#### [SOURCE PASSAGE]
::::::

You can see that we have the dataset over the years from 2009 to 2018. We planned to train the model over the data from 2009 to 2017 and test it on 2018 data. So, we need to filter the data into two parts.

data_from_2009_to_2017 (starting from May 2009 to December 2017 included)
data_2018 (starting from January 2018 to August 2018)

# converting the Date row of the Dataframe to datetime format for easy handling

import datetime
df['Date'] = pd.to_datetime(df['Date'])

# the seperation date

dec_2017 = '2017-12-31'

data_from_2009_to_2017¶

mask = (df['Date'] <= dec_2017)
data_09to17 = df.loc[mask]

data_09to17.tail()

data_2018¶

mask = (df['Date'] > dec_2017)
data_18 = df.loc[mask]

data_18.head()

We will use the data_09to17 for the further steps. We will use the data_18 in the end for testing and validating.

Data Preprocessing¶

The dataset contains various information like displayed above. But in this project we will only use the Open stock prices for training our model. Therefore for the purpose of convenience we will create another variable that stores only the required (Open stock price) information.

training_set = data_09to17.iloc[:,1:2].values

print(training_set)
print("********************")
print("********************")
print(training_set.shape)

[[ 198.528534]
 [ 196.171173]
 [ 203.023026]
 ...
 [1066.599976]
 [1062.25    ]
 [1055.48999 ]]
********************
********************
(2168, 1)

Now we can see that there is only one column with the Open stock prices. There are a total of 2168 stock prices.

Additional Information (Things to Remember!)¶

print(type(data_09to17))
print(type(data_09to17.iloc[:,1:2]))   
print(type(data_09to17.iloc[:,1:2].values))

# iloc[rangeofRows, rangeofColumns]
# Indexing starts from zero.
# ":" indicates entire range.
# "1:2" indicates column one only. Because, the upper bound will be excluded. 
# mathematical operation are performed on the arrays. So, it is crusial to convert the data to arrays.

<class 'pandas.core.frame.DataFrame'>
<class 'pandas.core.frame.DataFrame'>
<class 'numpy.ndarray'>

Feature scaling¶

The performance of the neural network will be better if the entire training input is in the same range. As we can see from above the stock prices are not in the same range. So, we need to scale the training data such that they are in the same range. This process is called Feature Scaling. The two popular methods for feature scaling are:

Standardization

$ x' = \frac{x - \bar{x}}{\sigma} $

where $ x $ is the original feature vector, $ \bar{x} $ is the mean of that feature vector, and $ \sigma $ is its standard deviation.

Normalization (Min-Max normalization)

$ x' = \frac{x - \text{min}(x)}{\text{max}(x)-\text{min}(x)} $

where $ x $ is an original value, $ x' $ is the normalized value.

::::::

#### [DATA]
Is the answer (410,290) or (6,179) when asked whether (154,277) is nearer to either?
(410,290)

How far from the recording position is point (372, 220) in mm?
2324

::::::

#### [LIST OF TASKS]
**A)** Write out the part of the stock-price tutorial that begins at the words "Additional Information (Things" and stops after "indicates entire range.".
**B)** According to the stock-price tutorial, why does the training data need feature scaling? Answer in one to three sentences.
Use the stock-price tutorial alone.

#### [SET OF ANSWERS]
**A)**
Additional Information (Things to Remember!)¶

print(type(data_09to17))
print(type(data_09to17.iloc[:,1:2]))   
print(type(data_09to17.iloc[:,1:2].values))

# iloc[rangeofRows, rangeofColumns]
# Indexing starts from zero.
# ":" indicates entire range.

**B)** A neural network performs better when the entire training input is in the same range. The stock prices are not in the same range, so the training data must be scaled to bring them into one.